··· Text block ···
Wednesday, November 23, 2016

At least 4 dead, hundreds sickened in Australia asthma attacks triggered by thunderstorm

washingtonpost - A thunderstorm, one of several to strike southeastern Australia during this year’s humid November spring, triggered a rash of asthma attacks across Melbourne on Monday. The deadly respiratory blitzkrieg left families grieving in its wake.

The asthma attacks during the storm claimed at least four confirmed victims: 20-year-old law student Hope Carnevali, pictured above, died while waiting for responders from Ambulance Victoria to arrive. Paramedics struggled to resuscitate 35-year-old Apollo Papadopoulos, who eventually succumbed to the respiratory attack.

Omar Majoulled, 18, died two days before what would have been his high school graduation. A fourth victim, Clarence Leo, was reported deceased early Wednesday. Several more remained in Melbourne’s intensive care units.

The outbreak was severe even for those whose symptoms were mild under usual circumstances. “It felt like an elephant had his foot on my chest for about four hours,” said David McGann, from the Melbourne suburb of Preston, to the Australian Broadcasting Corporation. McGann said his asthma attacks were not normally worrisome, but during the storm they were crushing.

By late Monday night, Melbourne pharmacies had depleted their stocks of bronchodilator medication. Emergency calls flooded in. Carnaveli’s relatives said they waited for more than a half an hour for an ambulance to arrive. “We would have taken her straight there, we wouldn’t have waited,” her uncle, John Carnaveli, told Melbourne’s 3AW Radio.

Between 6 p.m. and 11 p.m. on Monday, Ambulance Victoria fielded about 1,900 calls, nearly six times the usual volume.
··· Data listing ···
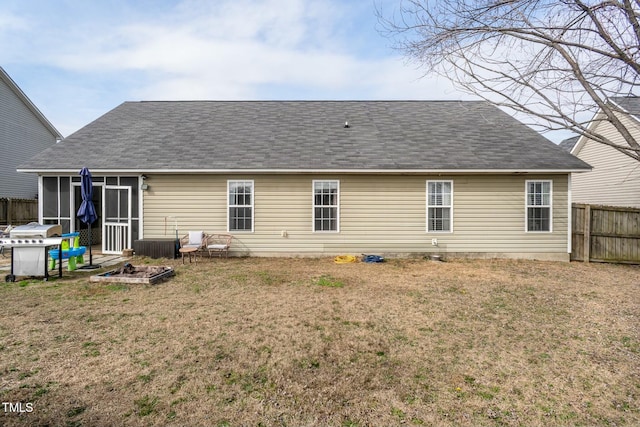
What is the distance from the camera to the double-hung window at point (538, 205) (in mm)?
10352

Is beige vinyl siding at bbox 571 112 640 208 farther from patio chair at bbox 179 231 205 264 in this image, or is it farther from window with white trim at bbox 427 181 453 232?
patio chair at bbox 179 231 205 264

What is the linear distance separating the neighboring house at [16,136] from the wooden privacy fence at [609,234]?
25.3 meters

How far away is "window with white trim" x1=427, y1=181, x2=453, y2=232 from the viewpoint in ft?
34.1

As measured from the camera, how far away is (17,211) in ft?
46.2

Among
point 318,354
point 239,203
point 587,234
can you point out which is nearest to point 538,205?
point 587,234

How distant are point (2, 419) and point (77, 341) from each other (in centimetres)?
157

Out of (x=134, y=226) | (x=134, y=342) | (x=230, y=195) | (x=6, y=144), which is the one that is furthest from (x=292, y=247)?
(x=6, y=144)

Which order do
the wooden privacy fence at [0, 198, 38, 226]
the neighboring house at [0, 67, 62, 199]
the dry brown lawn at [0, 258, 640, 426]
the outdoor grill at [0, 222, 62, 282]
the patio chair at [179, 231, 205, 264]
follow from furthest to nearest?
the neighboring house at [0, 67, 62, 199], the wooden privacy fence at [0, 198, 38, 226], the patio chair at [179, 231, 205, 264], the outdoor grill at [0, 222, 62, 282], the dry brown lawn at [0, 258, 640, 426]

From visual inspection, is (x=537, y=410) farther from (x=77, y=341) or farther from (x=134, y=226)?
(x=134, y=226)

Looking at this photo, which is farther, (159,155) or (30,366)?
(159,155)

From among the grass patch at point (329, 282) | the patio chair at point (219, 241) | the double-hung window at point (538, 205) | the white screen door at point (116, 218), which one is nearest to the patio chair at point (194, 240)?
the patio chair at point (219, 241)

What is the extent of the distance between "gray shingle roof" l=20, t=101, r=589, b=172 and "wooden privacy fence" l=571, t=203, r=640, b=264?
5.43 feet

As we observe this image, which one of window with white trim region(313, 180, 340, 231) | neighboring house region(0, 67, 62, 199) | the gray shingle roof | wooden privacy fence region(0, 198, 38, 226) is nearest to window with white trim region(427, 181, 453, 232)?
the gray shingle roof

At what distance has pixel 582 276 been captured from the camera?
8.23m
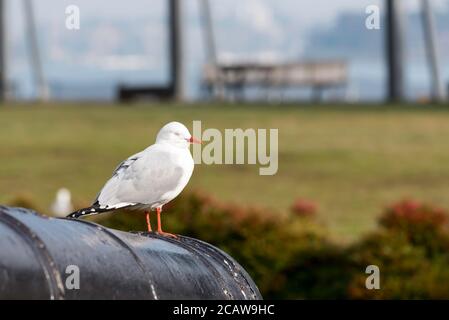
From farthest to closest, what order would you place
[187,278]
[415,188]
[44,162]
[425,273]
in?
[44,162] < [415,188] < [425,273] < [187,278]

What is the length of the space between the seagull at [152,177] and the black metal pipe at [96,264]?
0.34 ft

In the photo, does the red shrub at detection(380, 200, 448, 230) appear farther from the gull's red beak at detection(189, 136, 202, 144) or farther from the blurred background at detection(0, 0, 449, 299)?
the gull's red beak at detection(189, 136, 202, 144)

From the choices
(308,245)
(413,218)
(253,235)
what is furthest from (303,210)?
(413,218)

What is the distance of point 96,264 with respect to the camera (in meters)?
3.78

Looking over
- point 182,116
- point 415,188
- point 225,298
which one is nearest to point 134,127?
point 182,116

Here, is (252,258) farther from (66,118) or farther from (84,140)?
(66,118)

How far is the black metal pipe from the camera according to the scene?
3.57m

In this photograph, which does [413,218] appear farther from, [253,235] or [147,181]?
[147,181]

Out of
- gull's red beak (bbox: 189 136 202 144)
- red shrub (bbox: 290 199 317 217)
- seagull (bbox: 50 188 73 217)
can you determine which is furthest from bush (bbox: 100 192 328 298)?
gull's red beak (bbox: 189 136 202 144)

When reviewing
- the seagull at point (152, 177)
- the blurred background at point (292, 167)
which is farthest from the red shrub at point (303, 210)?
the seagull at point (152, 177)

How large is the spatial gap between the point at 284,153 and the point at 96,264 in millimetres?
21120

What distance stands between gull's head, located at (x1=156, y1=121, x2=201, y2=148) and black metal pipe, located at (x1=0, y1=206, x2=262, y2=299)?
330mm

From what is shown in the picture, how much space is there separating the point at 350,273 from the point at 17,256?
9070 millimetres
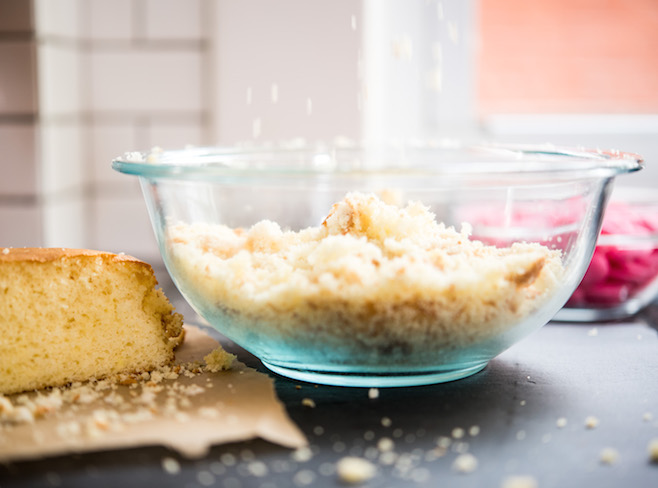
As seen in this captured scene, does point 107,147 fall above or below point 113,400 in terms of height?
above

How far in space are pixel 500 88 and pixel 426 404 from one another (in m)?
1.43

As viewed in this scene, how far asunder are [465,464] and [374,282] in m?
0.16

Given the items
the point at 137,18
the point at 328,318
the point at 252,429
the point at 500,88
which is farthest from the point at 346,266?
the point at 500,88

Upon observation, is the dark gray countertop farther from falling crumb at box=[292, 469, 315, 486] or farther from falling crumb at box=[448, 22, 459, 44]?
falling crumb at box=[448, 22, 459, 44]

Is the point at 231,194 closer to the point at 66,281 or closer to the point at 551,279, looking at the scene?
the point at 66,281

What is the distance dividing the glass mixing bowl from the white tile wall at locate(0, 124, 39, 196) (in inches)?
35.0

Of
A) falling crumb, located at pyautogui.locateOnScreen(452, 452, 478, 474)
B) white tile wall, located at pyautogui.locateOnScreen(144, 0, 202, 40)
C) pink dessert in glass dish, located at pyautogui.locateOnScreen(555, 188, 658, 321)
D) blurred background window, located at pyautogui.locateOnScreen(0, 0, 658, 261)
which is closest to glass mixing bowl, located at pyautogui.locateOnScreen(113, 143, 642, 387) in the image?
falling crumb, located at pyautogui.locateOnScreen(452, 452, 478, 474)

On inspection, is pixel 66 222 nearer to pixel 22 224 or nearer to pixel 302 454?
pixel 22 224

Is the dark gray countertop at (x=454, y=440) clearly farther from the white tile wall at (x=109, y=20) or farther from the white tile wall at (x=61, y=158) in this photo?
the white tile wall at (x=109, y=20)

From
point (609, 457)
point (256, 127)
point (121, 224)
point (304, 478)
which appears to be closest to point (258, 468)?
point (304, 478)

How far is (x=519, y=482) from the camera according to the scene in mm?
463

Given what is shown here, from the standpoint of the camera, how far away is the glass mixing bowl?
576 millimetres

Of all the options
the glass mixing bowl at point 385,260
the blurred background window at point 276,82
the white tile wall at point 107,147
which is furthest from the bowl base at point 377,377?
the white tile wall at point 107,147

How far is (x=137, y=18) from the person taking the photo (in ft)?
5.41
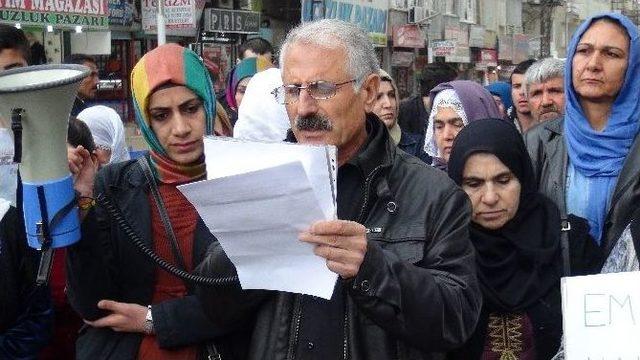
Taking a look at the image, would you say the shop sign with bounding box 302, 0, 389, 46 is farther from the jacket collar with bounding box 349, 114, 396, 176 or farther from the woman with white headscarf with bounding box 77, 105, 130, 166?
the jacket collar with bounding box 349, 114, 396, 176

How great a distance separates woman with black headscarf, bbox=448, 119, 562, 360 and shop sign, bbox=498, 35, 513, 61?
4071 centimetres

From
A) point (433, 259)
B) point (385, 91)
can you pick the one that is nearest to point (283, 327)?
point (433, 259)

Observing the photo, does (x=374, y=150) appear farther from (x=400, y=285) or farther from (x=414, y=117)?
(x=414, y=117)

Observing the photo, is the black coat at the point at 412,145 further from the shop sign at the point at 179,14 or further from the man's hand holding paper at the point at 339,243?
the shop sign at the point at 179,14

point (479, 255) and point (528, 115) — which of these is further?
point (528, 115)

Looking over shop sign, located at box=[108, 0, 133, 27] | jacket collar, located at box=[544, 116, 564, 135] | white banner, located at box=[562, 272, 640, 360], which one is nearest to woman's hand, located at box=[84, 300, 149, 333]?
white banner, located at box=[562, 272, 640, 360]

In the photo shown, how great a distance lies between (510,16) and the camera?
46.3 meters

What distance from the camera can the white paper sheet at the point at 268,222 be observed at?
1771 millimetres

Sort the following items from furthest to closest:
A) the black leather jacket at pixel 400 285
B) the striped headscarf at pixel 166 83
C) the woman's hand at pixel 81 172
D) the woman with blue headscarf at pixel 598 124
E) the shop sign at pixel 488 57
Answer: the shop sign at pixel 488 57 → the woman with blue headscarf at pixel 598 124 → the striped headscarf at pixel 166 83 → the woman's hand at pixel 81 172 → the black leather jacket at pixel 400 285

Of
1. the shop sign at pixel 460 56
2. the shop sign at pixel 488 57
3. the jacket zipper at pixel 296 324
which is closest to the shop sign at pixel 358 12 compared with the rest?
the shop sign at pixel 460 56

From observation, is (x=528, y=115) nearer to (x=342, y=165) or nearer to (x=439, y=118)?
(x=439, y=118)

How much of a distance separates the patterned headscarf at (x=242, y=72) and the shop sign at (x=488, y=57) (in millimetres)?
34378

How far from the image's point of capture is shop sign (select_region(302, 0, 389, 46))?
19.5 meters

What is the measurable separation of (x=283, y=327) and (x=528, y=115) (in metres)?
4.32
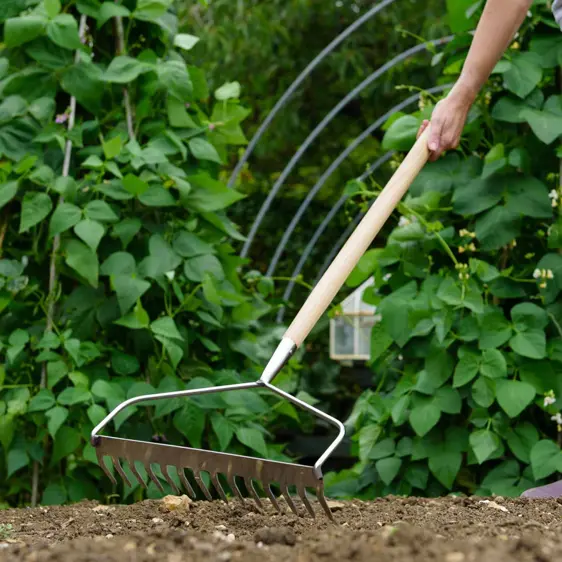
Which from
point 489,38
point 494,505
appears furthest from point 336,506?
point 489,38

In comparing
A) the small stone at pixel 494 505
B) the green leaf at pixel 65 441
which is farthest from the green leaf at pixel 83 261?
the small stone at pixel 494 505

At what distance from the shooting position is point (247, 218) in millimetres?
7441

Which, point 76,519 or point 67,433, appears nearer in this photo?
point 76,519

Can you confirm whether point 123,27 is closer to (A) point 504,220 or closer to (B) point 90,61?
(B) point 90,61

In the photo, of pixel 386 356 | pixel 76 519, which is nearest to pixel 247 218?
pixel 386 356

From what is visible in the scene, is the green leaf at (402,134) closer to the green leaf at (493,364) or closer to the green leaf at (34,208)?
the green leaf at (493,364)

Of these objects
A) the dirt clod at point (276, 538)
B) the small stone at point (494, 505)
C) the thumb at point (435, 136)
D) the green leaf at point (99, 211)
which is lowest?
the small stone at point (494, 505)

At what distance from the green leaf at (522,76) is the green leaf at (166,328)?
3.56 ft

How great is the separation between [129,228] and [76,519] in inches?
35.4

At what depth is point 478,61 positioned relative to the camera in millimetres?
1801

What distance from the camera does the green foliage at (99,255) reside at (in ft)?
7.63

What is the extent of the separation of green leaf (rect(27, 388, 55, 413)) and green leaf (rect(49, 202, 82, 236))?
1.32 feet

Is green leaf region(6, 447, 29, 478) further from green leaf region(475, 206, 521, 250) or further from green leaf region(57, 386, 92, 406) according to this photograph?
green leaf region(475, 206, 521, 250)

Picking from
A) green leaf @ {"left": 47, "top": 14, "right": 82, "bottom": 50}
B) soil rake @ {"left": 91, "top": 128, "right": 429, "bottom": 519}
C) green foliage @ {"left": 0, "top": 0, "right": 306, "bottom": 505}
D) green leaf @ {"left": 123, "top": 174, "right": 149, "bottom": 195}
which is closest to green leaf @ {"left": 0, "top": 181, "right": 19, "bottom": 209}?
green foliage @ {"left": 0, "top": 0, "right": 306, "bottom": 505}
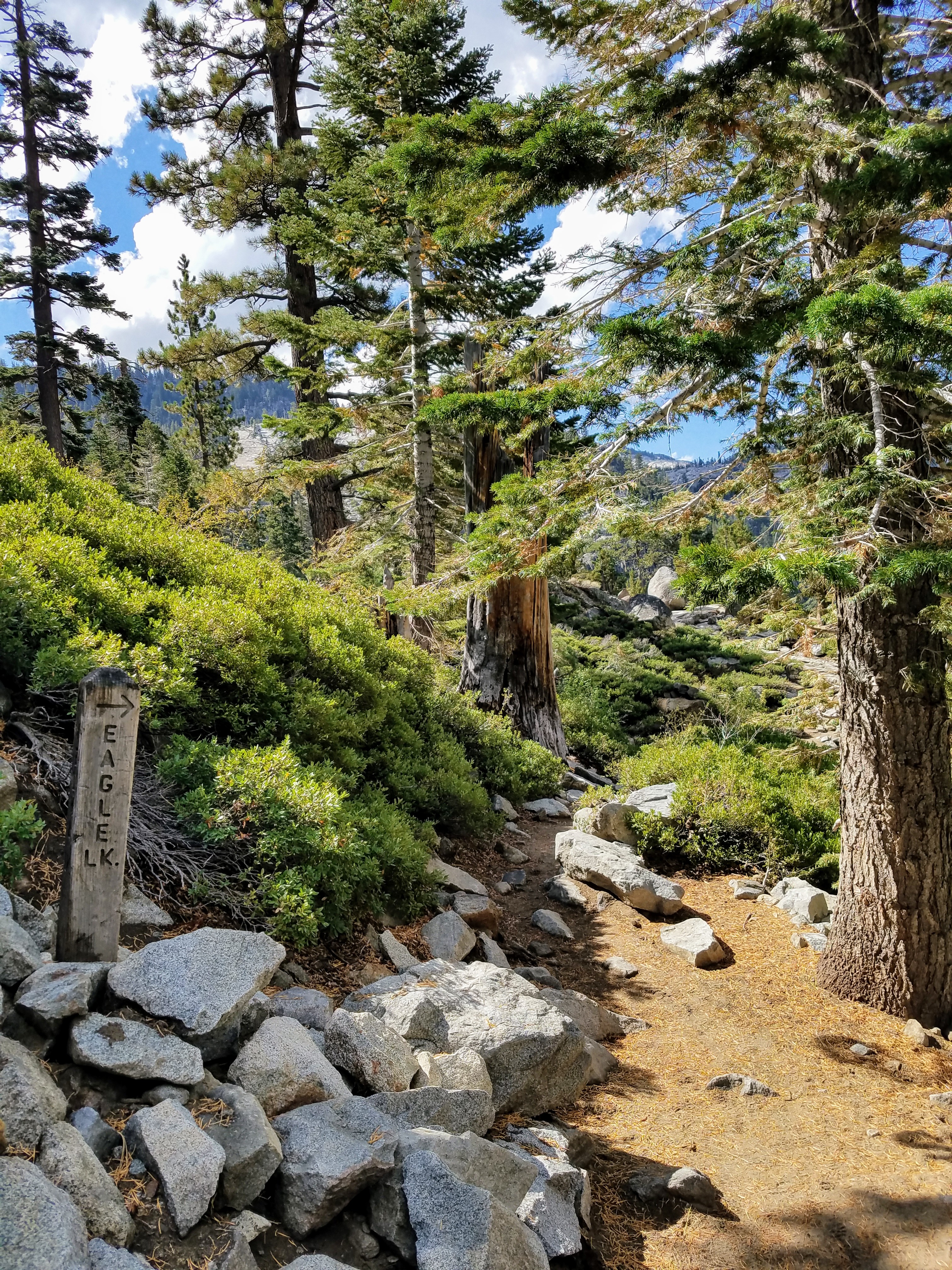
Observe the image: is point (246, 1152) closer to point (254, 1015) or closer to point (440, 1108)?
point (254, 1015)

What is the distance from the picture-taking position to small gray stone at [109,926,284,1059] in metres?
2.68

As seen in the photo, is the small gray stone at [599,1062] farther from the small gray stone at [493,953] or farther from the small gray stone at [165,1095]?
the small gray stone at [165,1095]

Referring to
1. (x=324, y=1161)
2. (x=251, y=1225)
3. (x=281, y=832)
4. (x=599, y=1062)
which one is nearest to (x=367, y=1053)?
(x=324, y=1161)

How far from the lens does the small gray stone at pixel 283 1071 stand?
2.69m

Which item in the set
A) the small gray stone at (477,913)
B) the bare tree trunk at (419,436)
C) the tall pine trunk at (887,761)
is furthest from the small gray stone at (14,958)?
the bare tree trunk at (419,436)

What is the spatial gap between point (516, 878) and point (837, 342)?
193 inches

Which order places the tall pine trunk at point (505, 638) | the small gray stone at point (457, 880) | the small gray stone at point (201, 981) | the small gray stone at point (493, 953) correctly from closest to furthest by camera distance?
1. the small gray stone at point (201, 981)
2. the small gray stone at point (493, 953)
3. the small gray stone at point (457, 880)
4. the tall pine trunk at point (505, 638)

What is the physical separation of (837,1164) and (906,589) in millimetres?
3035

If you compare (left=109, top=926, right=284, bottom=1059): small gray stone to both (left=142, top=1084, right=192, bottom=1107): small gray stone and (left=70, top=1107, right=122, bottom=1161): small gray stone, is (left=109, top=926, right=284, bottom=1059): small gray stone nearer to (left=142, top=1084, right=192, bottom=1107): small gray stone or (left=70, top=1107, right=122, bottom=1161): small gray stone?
···
Task prompt | Can you carry on the news report on the thunderstorm asthma attacks in Melbourne, picking up right after its final sentence about the ambulance calls?

Output for this task |
“We essentially had a day’s workload within five hours,” said Ambulance Victoria’s executive director, Mick Stephenson, in a statement. “This includes 200 cases for asthma, and we were seeing asthma in people who had not experienced breathing issues before.”

At their peak, 200 calls came within a span of 15 minutes. “That’s a call every 4.5 seconds,” Stephenson said.

Ambulance Victoria put 50 extra ambulances into service, and police and firefighters responded to two dozen calls as well. The state’s Inspector General for Emergency Management announced it would review the spike in emergency demand and Ambulance Victoria’s response.

Since the first such events were recognized in the 1980s, there have been scattered reports of asthma attack outbreaks during thunderstorms around the globe, including Napoli, Italy and Atlanta. The largest confirmed episode to date was in London in June 1994. Six hundred-forty Londoners visited emergency departments with complaints of asthma or respiratory problems, of which more than a hundred were hospitalized, according to a 2016 reviewpublished in the journal Clinical & Experimental Allergy. (FullText)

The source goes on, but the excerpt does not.